Vétérinaire à Tahiti, le paradis ? - La Semaine Vétérinaire n° 1743 du 07/12/2017
La Semaine Vétérinaire n° 1743 du 07/12/2017

TÉMOIGNAGE

ACTU

Auteur(s) : PIERRE DUFOUR 

La Polynésie, bien que française, est parfois un peu oubliée. À 15 000 km de la France et 12 heures de décalage horaire, comment nos confrères exercent-ils dans ces îles ?

Pascal Ovaert (Liège 07) est installé depuis sept mois à Punaauia, sur Tahiti, l’île principale de la Polynésie. Après un beau parcours dans des îles (deux ans en Martinique, un an et demi en Corse et quatre à Wallis-et-Futuna), il est tombé amoureux du mode de vie insulaire, « plus simple et détendu, loin de l’agitation des grandes villes ». Dans sa clinique, tout juste rénovée, il soigne principalement des chiens, mais aussi des rongeurs, des lapins ou des coqs de combat. Il intervient également en élevage de porcs et de poules pondeuses. Dans un lieu où « il n’y a pas d’hiver », selon les mots de Jacques Brel. Cependant, au-delà de l’image paradisiaque d’une telle vie, celle-ci est aussi source de nombreuses difficultés quotidiennes pour un praticien.

Loin de tout

« En effet, ce sont principalement les difficultés pour s’approvisionner en médicaments qui pèsent sur l’exercice insulaire, témoigne notre confrère, avec des délais plus longs et des tarifs plus importants, car les produits, comme le matériel, doivent être importés, et ce à un prix, bien sûr, plus élevé. » Ce qui pose un problème de stock, de péremption des produits et de surcoût, ayant un impact direct sur la qualité des soins. Les offres sont aussi moins importantes qu’en métropole, avec peu de centrales d’achat, par exemple. La distance rend plus compliquée la réalisation de formations, même si la possibilité d’en suivre par le biais d’Internet augmente. De la même manière, l’éloignement entre les îles est parfois gênant, comme peut l’être l’incapacité à envoyer des prélèvements ou à faire des analyses rapidement. « Pour un jeune vétérinaire, difficile aussi de faire sa place, car le marché est déjà saturé, et l’île petite », poursuit-il.
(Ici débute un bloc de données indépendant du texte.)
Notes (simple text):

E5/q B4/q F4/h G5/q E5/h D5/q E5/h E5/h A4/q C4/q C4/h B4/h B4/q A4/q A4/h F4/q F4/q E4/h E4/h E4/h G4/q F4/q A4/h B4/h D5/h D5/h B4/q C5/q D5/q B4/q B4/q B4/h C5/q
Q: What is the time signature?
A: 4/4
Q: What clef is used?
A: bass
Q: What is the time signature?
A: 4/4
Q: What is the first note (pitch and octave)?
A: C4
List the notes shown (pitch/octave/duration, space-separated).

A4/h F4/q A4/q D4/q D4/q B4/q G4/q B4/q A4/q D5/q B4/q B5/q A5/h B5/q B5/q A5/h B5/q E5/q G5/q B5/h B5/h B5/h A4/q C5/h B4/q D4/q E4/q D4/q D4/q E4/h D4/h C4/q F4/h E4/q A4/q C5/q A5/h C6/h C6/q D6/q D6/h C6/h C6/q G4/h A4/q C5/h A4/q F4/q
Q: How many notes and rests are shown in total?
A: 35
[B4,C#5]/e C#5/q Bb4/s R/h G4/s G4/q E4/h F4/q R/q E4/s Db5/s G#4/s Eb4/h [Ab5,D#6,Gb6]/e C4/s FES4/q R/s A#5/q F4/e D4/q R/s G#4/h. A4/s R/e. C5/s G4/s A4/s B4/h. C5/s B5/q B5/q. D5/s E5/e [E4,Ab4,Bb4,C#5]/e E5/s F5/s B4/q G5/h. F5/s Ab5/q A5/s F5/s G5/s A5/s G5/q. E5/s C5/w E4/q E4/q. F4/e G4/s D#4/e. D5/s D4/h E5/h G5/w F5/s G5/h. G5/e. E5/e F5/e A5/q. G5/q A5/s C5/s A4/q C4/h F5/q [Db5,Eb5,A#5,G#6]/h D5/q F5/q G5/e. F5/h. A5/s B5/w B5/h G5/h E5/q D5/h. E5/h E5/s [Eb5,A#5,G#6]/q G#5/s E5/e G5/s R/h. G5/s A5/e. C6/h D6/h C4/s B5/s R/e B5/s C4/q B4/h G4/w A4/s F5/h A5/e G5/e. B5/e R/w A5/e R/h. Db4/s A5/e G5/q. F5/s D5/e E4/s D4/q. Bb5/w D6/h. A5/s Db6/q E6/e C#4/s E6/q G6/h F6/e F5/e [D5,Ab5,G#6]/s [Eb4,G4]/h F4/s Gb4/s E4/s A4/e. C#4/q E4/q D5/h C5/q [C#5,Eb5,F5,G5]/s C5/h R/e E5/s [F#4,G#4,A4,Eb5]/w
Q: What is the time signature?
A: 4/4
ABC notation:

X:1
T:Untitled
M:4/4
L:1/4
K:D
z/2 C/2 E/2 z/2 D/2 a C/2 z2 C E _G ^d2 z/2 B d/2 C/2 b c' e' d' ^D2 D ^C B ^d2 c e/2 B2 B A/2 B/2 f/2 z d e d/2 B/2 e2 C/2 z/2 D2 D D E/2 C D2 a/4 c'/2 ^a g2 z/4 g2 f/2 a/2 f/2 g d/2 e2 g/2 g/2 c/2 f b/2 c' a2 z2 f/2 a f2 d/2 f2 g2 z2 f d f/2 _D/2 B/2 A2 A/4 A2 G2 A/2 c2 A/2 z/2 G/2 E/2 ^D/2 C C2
L’animal, un enjeu de santé publique

Concernant le bien-être animal, notre confrère déplore une médicalisation des animaux trop peu importante, ainsi que de nombreux chiens errants, qui, livrés à eux-mêmes, sont souvent amaigris et très parasités. Ces chiens représentent un danger sur la voie publique, en particulier le long de la route de dégagement ouest (RDO), mais aussi sanitaire. « La lutte contre la leptospirose et des pathologies d’élevage comme la salmonellose pour les poules, ou la brucellose pour les porcs, sont des enjeux majeurs de santé publique », témoigne Pascal Ovaert. « L’animal est toujours considéré comme un animal de travail, mais cela change petit à petit », modère-t-il. En effet, les animaux prennent de plus en plus la place d’animaux de compagnie, mais beaucoup les abandonnent, par exemple lors de la mutation des “Popa’a” fonctionnaires vers la métropole. Concernant le bien-être animal, notre confrère aimerait voir la création d’une fourrière et une réelle prise en charge de ces animaux par la mairie.

Quel futur pour les animaux ?

Les choses évoluent, et le 10 juillet dernier une proposition de loi a été votée à l’assemblée de la Polynésie française afin de diminuer fiscalement le coût de la stérilisation (diminution des taxes). La stérilisation étant un levier important pour les vétérinaires, afin de contrôler les populations animales, et par conséquent la santé publique. Le Service de protection animale en Polynésie (Spap), association loi 1901, lutte également pour la condition animale en récupérant des animaux errants, en les soignant puis en les plaçant. Dans un autre registre, à Moorea, l’île sœur, notre consœur Cécile Gaspar a créé, en 2004, Te Mana o Te Moana, association et clinique vétérinaires dédiées à la protection et aux soins des tortues marines de l’archipel.